Run adjusted pipeline on your images

  • 31

    Once you have tested the pipeline with your test images, you are ready to run the pipeline to process all of your images. If the number of images is manageable for a single computer, do this by selecting the Images module, clearing the File list panel (by selecting Edit > Clear File List from the main menu bar), and drag-and-dropping the folder(s) containing the entire set of images you want to process.

  • 32
    Hide the display windows during the analysis run, by selecting Window > Hide All Windows on Run from the main menu bar.
    You can monitor progress using the display windows that open for each module (see step 7). However, having CellProfiler display these windows during the analysis run will slow processing as the computer refreshes each one. This is especially the case if a large number of images are being analyzed, so it recommended that these windows remain closed.
  • 33

    Change the Default Output Folder to a different location, if desired.

  • 34
    Change the output file name in SaveImages, if desired.
    If you are using a SaveImages module, Cell Profiler will save the processed images to the Default Output Folder during each cycle. Even before processing has completed on the entire set, you can open these processed images to check whether the processing is accurate by examining whether the outlines properly identify colonies.
  • 35
    Click the “Analyze images” button to begin the analysis run.
    If not, you can cancel the pipeline using the “Stop Analysis” button and adjust settings in the pipeline appropriately, using the guidance for each module above, before beginning processing again.
    For sets of images too large for a single computer, see the Alternate Protocol to run images on a computing cluster.

Explore data

  • 36
    The comma-delimited text file created by Export To Spread sheet can be opened in a spreadsheet program such as Microsoft Excel or more sophisticated analysis programs such as R, GraphPad Prism or MATLAB. See http://www.cellprofiler.org/interfaces.shtml for a partial listing of compatible programs.
    Note that Microsoft Excel 2013 has a spreadsheet limit of 1,048,576 rows by 16,384 columns, with a column width limit of 255 characters; other programs such as Open Office's Calc and GraphPad's Prism may have different limits. If exporting a large dataset, exporting the data to a database may be a better option; see the Alternate Protocol, part 3.
  • 37
    Cell Profiler has several data tools for analysis, including tools for plotting histograms and scatter plots. To use the tools after analysis completes, select “Data Tools” from the main menu bar, then select one of the following:
    • Display Histogram: To display your analyzed data in a histogram, the tool will prompt you to choose the output file (.mat or .h5) from your analysis. Follow the prompts to select the data to be displayed.
    • Display Scatter Plot: To visualize your data as a one- or two-dimensional scatter plot, the Display Scatter Plot tool will prompt you to choose the output file (.mat or .h5) from your analysis and the features you would like to visualize.

Alternate Protocol

Analyzing Images on a Computing Cluster

Depending on the number of images and size of the pipeline, it may be necessary to use a computing cluster. While a few hundred image sets can usually be run on a standalone desktop within a few hours, users should consider running larger image sets on a computing cluster in batch mode to speed the processing. Cell Profiler can create batch files to run any pipeline on a Linux cluster.

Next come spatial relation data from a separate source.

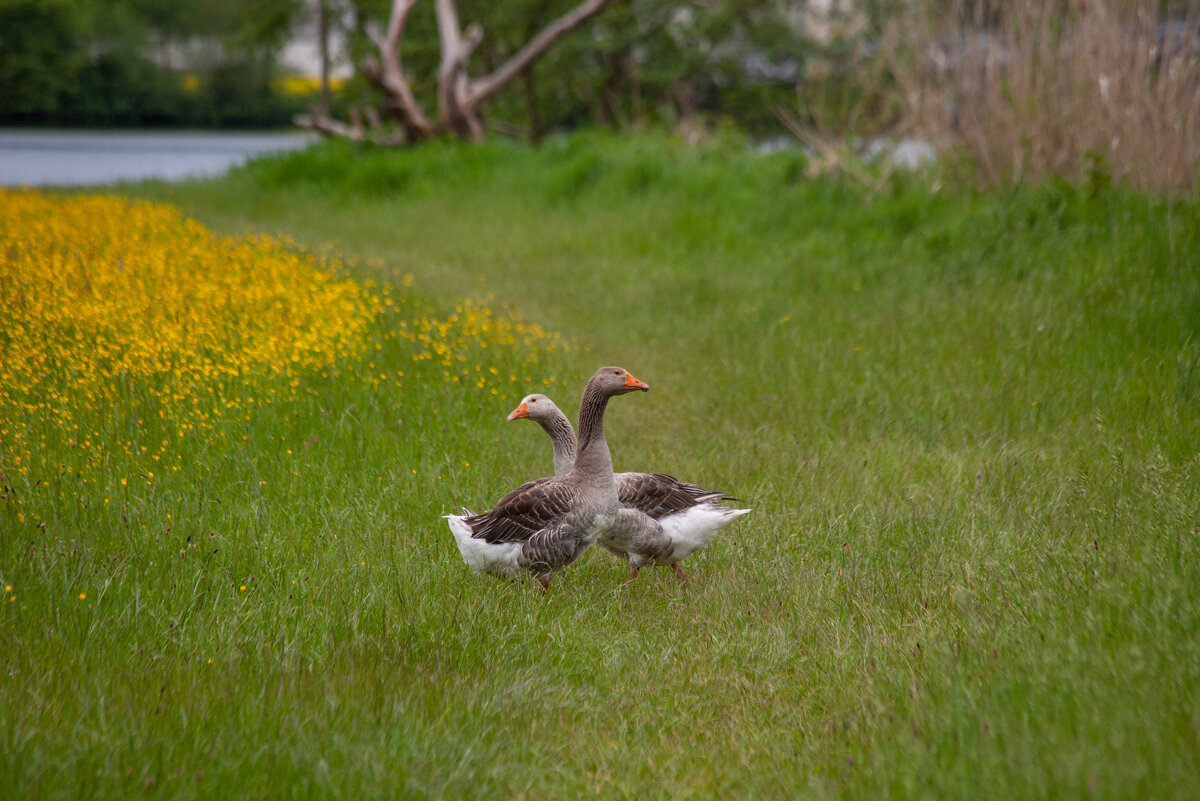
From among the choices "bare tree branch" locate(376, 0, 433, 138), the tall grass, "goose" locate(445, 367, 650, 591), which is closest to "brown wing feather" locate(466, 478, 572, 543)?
"goose" locate(445, 367, 650, 591)

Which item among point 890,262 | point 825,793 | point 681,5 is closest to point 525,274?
point 890,262

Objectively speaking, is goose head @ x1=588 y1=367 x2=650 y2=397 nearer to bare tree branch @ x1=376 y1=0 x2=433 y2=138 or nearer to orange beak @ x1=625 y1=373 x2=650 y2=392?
orange beak @ x1=625 y1=373 x2=650 y2=392

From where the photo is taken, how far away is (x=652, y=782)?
333cm

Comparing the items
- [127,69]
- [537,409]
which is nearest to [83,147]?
[127,69]

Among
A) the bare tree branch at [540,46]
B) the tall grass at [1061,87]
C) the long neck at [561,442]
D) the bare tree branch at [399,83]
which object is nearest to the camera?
the long neck at [561,442]

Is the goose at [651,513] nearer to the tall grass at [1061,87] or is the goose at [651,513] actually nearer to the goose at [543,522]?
the goose at [543,522]

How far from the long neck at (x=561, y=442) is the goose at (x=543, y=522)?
0.41 meters

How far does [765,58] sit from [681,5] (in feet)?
9.41

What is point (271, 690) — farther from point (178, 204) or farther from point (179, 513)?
point (178, 204)

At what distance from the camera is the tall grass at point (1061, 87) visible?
9.14 meters

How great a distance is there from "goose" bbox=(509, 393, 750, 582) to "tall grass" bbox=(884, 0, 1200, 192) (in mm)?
6868

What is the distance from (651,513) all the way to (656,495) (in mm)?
99

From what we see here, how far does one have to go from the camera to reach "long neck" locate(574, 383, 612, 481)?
4.68 metres

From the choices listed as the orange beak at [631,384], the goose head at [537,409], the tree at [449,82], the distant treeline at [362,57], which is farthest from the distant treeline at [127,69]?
the orange beak at [631,384]
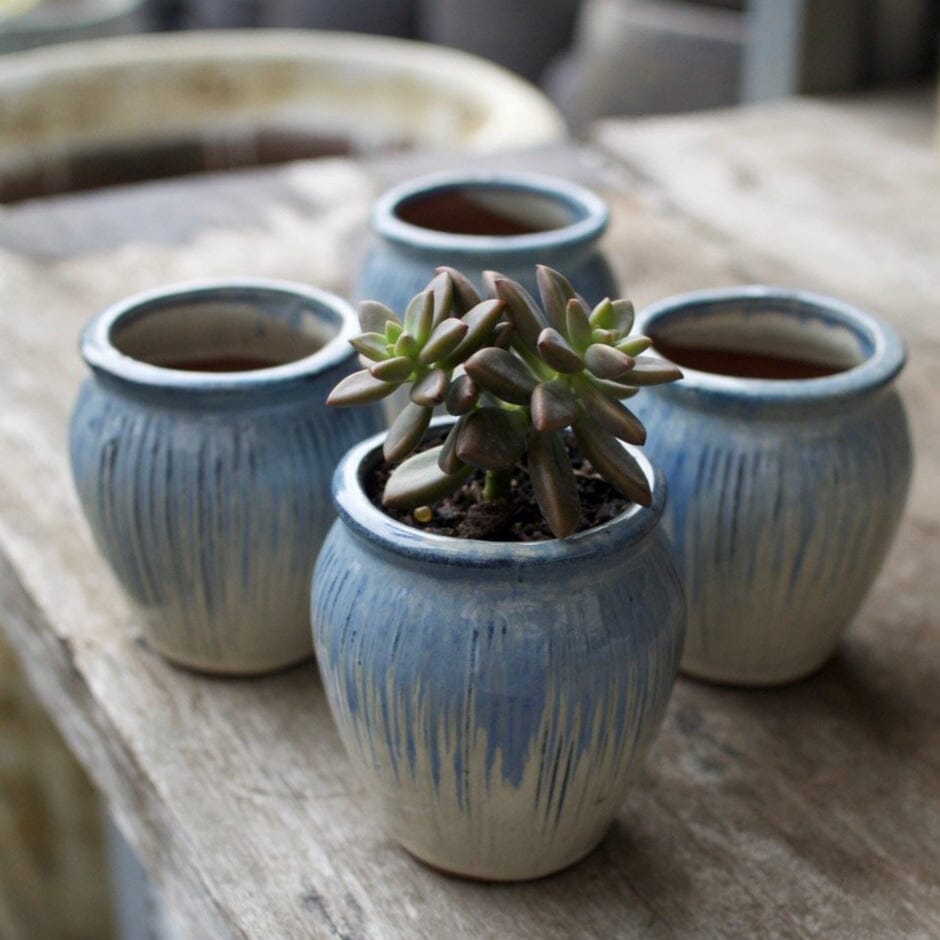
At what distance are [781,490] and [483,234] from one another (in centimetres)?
32

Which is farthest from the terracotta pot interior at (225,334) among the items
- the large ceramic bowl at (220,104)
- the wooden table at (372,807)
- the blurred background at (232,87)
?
the large ceramic bowl at (220,104)

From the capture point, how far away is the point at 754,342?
72 cm

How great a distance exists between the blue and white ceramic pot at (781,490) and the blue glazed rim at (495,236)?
110 mm

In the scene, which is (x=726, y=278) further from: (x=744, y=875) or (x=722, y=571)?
(x=744, y=875)

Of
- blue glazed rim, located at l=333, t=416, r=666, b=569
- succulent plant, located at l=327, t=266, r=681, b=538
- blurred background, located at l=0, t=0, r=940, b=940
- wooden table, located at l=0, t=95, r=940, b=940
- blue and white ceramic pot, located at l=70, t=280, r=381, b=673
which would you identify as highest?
succulent plant, located at l=327, t=266, r=681, b=538

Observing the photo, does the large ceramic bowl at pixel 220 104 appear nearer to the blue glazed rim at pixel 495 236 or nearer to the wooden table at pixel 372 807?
the wooden table at pixel 372 807

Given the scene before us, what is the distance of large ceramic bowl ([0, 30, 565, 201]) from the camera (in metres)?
1.85

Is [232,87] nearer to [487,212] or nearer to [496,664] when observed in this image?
[487,212]

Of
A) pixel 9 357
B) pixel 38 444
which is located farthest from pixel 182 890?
pixel 9 357

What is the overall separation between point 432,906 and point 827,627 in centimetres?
24

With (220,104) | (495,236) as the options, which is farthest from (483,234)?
(220,104)

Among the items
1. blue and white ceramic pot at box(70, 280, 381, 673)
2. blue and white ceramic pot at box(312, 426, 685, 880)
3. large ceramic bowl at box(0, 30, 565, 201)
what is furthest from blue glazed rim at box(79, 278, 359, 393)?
large ceramic bowl at box(0, 30, 565, 201)

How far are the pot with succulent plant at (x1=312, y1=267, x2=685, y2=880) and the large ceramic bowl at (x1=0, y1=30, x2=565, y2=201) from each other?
135 cm

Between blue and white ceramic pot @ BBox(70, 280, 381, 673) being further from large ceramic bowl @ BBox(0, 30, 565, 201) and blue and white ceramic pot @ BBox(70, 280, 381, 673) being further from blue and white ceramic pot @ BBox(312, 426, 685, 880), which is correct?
large ceramic bowl @ BBox(0, 30, 565, 201)
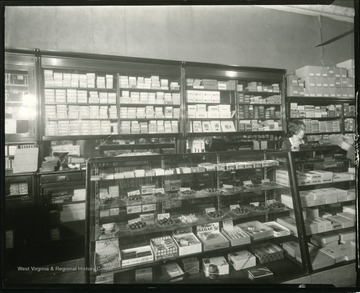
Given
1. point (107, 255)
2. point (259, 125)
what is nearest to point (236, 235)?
point (107, 255)

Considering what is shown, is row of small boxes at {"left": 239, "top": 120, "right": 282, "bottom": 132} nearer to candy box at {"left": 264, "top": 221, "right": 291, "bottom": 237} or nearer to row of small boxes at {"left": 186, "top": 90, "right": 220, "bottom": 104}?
row of small boxes at {"left": 186, "top": 90, "right": 220, "bottom": 104}

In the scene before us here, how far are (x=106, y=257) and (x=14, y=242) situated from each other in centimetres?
225

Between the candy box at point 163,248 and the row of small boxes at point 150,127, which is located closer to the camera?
the candy box at point 163,248

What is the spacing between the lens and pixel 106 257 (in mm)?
1973

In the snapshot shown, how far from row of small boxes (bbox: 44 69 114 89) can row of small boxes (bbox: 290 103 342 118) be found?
419cm

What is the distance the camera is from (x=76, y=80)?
3.72 meters

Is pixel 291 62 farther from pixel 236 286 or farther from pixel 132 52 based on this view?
pixel 236 286

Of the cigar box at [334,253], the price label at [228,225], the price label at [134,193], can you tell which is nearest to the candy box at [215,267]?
the price label at [228,225]

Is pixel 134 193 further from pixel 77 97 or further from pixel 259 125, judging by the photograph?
pixel 259 125

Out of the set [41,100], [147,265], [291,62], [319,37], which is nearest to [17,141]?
[41,100]

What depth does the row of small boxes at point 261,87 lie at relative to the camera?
15.2ft

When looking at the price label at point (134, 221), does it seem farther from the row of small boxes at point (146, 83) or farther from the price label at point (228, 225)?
the row of small boxes at point (146, 83)

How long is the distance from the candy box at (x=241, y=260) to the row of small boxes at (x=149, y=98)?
116 inches

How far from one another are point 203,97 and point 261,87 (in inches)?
56.8
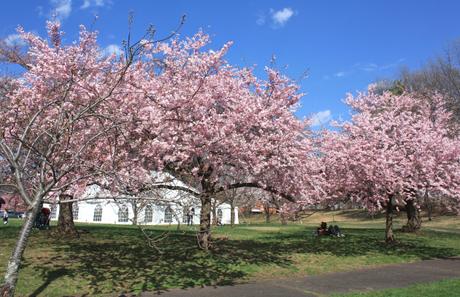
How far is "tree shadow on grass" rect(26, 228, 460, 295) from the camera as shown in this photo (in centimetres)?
983

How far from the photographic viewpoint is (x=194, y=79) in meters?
12.9

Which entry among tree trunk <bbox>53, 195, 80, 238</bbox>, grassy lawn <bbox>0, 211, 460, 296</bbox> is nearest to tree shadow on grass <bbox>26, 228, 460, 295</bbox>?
grassy lawn <bbox>0, 211, 460, 296</bbox>

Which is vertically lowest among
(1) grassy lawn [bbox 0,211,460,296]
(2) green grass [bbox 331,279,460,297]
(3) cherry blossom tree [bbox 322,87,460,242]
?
(2) green grass [bbox 331,279,460,297]

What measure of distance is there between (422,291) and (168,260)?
6728mm

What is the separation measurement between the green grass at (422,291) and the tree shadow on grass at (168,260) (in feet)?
10.7

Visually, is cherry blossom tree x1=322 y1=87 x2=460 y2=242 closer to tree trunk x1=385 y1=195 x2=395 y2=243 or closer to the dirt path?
tree trunk x1=385 y1=195 x2=395 y2=243

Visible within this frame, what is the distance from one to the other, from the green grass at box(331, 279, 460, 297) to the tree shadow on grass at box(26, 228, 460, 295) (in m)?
3.27

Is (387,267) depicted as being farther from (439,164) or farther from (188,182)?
(188,182)

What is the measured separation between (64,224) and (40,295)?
9.03 metres

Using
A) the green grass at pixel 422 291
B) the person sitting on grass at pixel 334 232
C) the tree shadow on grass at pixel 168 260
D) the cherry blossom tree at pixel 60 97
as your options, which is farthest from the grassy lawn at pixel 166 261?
the person sitting on grass at pixel 334 232

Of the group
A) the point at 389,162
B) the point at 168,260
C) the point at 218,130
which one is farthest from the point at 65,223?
the point at 389,162

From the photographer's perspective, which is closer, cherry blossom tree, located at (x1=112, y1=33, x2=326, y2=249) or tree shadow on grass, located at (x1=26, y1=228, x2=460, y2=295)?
tree shadow on grass, located at (x1=26, y1=228, x2=460, y2=295)

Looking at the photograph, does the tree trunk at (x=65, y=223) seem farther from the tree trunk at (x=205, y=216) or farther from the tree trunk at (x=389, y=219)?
the tree trunk at (x=389, y=219)

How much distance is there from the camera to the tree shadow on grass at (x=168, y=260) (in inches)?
387
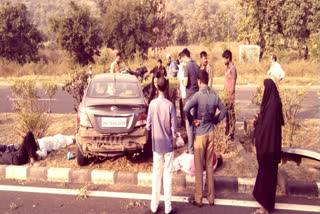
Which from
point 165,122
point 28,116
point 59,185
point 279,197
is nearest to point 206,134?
point 165,122

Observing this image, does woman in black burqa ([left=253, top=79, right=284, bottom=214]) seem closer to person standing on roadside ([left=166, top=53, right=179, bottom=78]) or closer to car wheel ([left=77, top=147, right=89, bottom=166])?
car wheel ([left=77, top=147, right=89, bottom=166])

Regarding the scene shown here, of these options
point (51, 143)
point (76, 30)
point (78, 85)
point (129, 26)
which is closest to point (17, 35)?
point (76, 30)

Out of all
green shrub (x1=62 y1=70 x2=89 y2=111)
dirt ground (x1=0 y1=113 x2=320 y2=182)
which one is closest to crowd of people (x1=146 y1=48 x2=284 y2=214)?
dirt ground (x1=0 y1=113 x2=320 y2=182)

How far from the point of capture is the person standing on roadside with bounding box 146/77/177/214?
4324mm

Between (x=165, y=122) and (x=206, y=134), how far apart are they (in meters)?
0.66

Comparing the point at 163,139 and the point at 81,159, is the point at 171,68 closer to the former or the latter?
the point at 81,159

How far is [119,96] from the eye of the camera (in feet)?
20.4

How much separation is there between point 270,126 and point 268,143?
0.23 meters

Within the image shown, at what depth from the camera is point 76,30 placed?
23.6 metres

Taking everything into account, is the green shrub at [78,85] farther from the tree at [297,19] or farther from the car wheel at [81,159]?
the tree at [297,19]

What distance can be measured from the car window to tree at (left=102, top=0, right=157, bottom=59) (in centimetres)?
1847

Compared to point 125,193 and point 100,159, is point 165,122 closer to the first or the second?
point 125,193

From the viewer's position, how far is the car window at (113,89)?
6.22 meters

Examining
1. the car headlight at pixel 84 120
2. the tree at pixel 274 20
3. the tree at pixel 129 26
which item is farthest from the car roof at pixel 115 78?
the tree at pixel 274 20
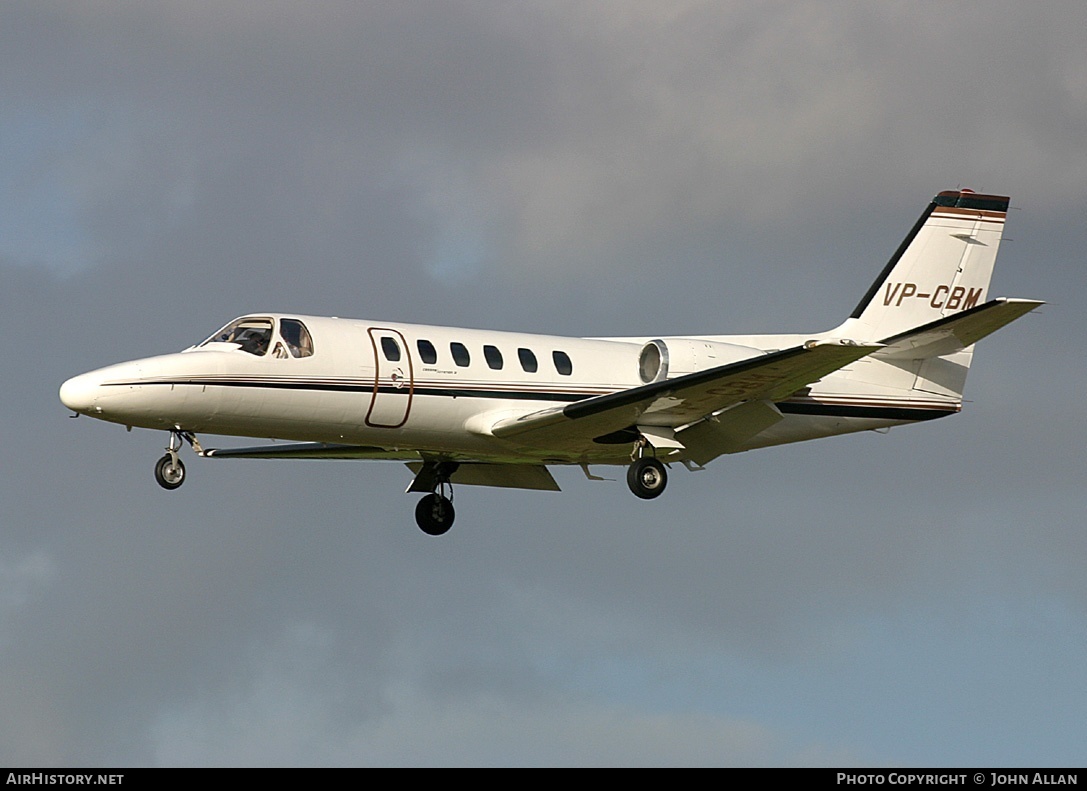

  1. Download the appropriate version of Cell Profiler for Linux and install it on a computing cluster. See the installation instructions as well as Help > Other Features > Batch Processing and the online forum (http://www.cellprofiler.org/forum).
    You will need to decide between the developer's version and the compiled version for Linux installation. There are a wide variety of computing clusters in existence; one compiled version of Cell Profiler for 64-bit cluster computers running CentOS 6 and similar distributions is available for download at http://cellprofiler.org/download.shtml. If this version is not compatible with a particular cluster, the developer's version (source code) can be downloaded from the GIT repository at https://github.com/CellProfiler/CellProfiler (you should clone the branch corresponding to the current release version) and re-compiled on a representative cluster computer.
  2. Create the batch files for running your analyses on a computing cluster.
    1. Add the Create Batch Files module (in the “File Processing” category) to the end of the pipeline (using the + button below the pipeline panel) and configure it appropriately, according to the Help for the module.
    2. Add the Export To Database module if your dataset will be large and require analysis in a database environment. It should be added after all other modules in your pipeline, but before the Create Batch Files module.
    3. Click on the “Analyze Images” button. Cell Profiler will not analyze all images but instead will produce a file “Batch_data.h5” containing the necessary information for batch processing.
    4. Submit the batches to your cluster for processing using this file. See Help > Other Features > Batch Processing for details.
  3. Manage data processed on a computing cluster.
    When processing your images in batches on a cluster, the resulting measurements will be written to separate data files for each batch. There are two options to access your results. (A) If the resulting data files are not over whelmingly large, you can merge the output files into a single output file using the Data Tool “Merge Output Files.” Then, Cell Profiler's built-in Data Tools can be used to visualize the data from this output file (see step 30), or the Data Tool “Export To Spreadsheet” can be used to export the data into a comma-delimited text file. (B) Most often for large image sets, you will prefer to export the resulting data to a MySQL database for further analysis and exploration. In this case, be sure to use the Export To Database module in the pipeline, as described in step 2b.

Commentary

Background Information

As research laboratories continue to adopt high-throughput sample preparation and data acquisition, visual inspection of images becomes less desirable. Traditionally, biologists visually inspected images and drew meaningful conclusions, but these conclusions were usually qualitative and, because measuring more than a few metrics was rarely possible, valuable information was often overlooked. Using automated image analysis programs like CellProfiler, visual assays can be scaled up from a few samples to hundreds of thousands of samples. By analyzing the size, shape, texture, and color intensity of every object in each image quantitatively, new types of experiments can be quickly and accurately accomplished. Unlike more user-interactive programs like Adobe Photoshop or ImageJ/Fiji, Cell Profiler contains modules designed to be mixed and matched for automated high-throughput image analysis.

Critical Parameters

It is absolutely critical that images be acquired using a uniform protocol that is followed as strictly as any traditional biochemical procedure.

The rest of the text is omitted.